Me pregunto qué habrá opinado la gente en la década del 90, cuando llegó un arquitecto y presentó un plano medio loco de lo que se suponía que era un museo. ¡Un museo! Con lo aburrida que suena esa palabra. Y, de pronto, ante los ojos de los vascos, se comienza a construir ¿una flor? De aburrido tiene poco, especialmente cuando el sol comienza a bajar y refleja en el titanio de las paredes exteriores.
Cuando me bajé del bus, en la terminal, diluviaba, era de noche y yo no tenía idea hacia dónde agarrar. Traté de ubicar mi residencia en Google maps, pero el GPS de mi celular parecía borracho y la flecha de la brújula se movía de un lado para el otro. Miraba en las esquinas y trababa de comparar las calles en mi mapa, pero todas las Kaleas se mezclaban…
Con un pañuelo en la cabeza y cinchando la valija por esas subidas empedradas, preguntando por direcciones, al fin llegué a la calle anterior a la residencia. Había un almacén en esa cuadra y yo tenía hambre. Así que entré, busqué pan, jugo y luego me paré frente a la heladera de lo que serían los embutidos y le pregunté al señor que trabajaba allí si tenía fiambre. Él se rio y me dijo que no. Me pregunté dónde estaría el chiste. Hasta que llegué a la caja registradora y vi que tenían El Corán a la venta. Ay, qué bajón de presión. Le pedí disculpas, le dije que recién llegaba, que no me había dado cuenta, que había sido una bruta. El hombre volvió a reírse, me dijo que no pasaba nada y que por el pañuelo en mi cabeza, cuando entré pensó que yo también era musulmana. “Ah, no”, le dije, “yo no soy nada”. Me tomó un rato largo darme cuenta de mi respuesta, igual de bruta que pedir jamón en una tienda del islam.
¡Mirá si no iba a entrar al museo! Y luego pasé el resto del día caminando alrededor. Dos por tres paraba en la cafetería que hay afuera del museo a tomar algo, pero luego continuaba dándole vueltas al lugar. Miré la escultura de la araña gigante (que se llama Madre) hasta que me comenzó a gustar, me vi reflejada en esa escultura de bolas plateadas, me senté al borde del río para seguir admirando ese museo.

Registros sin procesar
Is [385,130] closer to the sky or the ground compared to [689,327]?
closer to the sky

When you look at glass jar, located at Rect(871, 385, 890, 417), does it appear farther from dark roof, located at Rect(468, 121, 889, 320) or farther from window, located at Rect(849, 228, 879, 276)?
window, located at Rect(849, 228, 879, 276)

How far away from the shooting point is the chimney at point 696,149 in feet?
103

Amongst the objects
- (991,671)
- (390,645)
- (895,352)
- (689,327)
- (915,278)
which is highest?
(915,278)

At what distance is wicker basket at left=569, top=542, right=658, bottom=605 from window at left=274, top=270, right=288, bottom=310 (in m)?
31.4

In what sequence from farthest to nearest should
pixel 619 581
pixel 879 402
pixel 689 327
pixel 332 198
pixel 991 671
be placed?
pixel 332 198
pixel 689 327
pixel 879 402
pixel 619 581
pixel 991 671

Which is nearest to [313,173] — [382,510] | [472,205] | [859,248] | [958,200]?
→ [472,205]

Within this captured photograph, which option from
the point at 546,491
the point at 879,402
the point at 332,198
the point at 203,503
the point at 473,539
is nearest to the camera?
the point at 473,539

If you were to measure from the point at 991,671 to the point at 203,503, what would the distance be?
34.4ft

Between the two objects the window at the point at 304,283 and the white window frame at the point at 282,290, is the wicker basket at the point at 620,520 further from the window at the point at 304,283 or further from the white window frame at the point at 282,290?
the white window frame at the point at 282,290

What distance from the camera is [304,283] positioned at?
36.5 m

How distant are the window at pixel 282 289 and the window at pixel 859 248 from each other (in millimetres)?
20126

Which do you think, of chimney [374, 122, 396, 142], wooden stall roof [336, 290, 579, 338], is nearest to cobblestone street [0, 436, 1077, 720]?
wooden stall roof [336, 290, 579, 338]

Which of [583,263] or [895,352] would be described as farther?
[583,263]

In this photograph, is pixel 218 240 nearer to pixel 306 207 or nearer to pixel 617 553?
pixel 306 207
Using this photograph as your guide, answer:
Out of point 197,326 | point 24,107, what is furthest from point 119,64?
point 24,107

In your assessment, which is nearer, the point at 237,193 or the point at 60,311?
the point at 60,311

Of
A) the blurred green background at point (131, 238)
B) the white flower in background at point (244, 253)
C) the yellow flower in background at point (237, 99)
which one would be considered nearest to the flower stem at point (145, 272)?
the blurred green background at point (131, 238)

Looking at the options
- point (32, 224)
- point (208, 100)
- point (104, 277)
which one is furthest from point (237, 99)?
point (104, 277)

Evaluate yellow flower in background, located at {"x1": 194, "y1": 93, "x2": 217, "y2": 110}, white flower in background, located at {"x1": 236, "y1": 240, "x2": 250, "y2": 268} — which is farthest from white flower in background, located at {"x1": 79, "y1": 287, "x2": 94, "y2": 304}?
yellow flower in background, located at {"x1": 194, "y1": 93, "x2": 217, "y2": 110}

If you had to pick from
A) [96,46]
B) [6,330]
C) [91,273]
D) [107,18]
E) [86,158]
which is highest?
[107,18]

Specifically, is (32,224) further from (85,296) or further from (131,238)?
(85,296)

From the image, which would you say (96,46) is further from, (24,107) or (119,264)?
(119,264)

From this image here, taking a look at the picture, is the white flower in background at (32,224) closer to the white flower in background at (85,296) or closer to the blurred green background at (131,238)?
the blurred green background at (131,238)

_Ejercicio 1_
Reproduce palabra por palabra el fragmento de la selección que va desde "Me pregunto qué" hasta "las paredes exteriores.", incluidos ambos.
_Ejercicio 2_
Cita sin cambios las líneas de los registros que van desde la que contiene "From the image, which" hasta el final de los registros, incluidas ambas.
El texto y los registros no tienen ninguna relación entre sí.

_Respuesta escrita 1_
Me pregunto qué habrá opinado la gente en la década del 90, cuando llegó un arquitecto y presentó un plano medio loco de lo que se suponía que era un museo. ¡Un museo! Con lo aburrida que suena esa palabra. Y, de pronto, ante los ojos de los vascos, se comienza a construir ¿una flor? De aburrido tiene poco, especialmente cuando el sol comienza a bajar y refleja en el titanio de las paredes exteriores.

_Respuesta escrita 2_
From the image, which would you say (96,46) is further from, (24,107) or (119,264)?
(119,264)

From this image here, taking a look at the picture, is the white flower in background at (32,224) closer to the white flower in background at (85,296) or closer to the blurred green background at (131,238)?
the blurred green background at (131,238)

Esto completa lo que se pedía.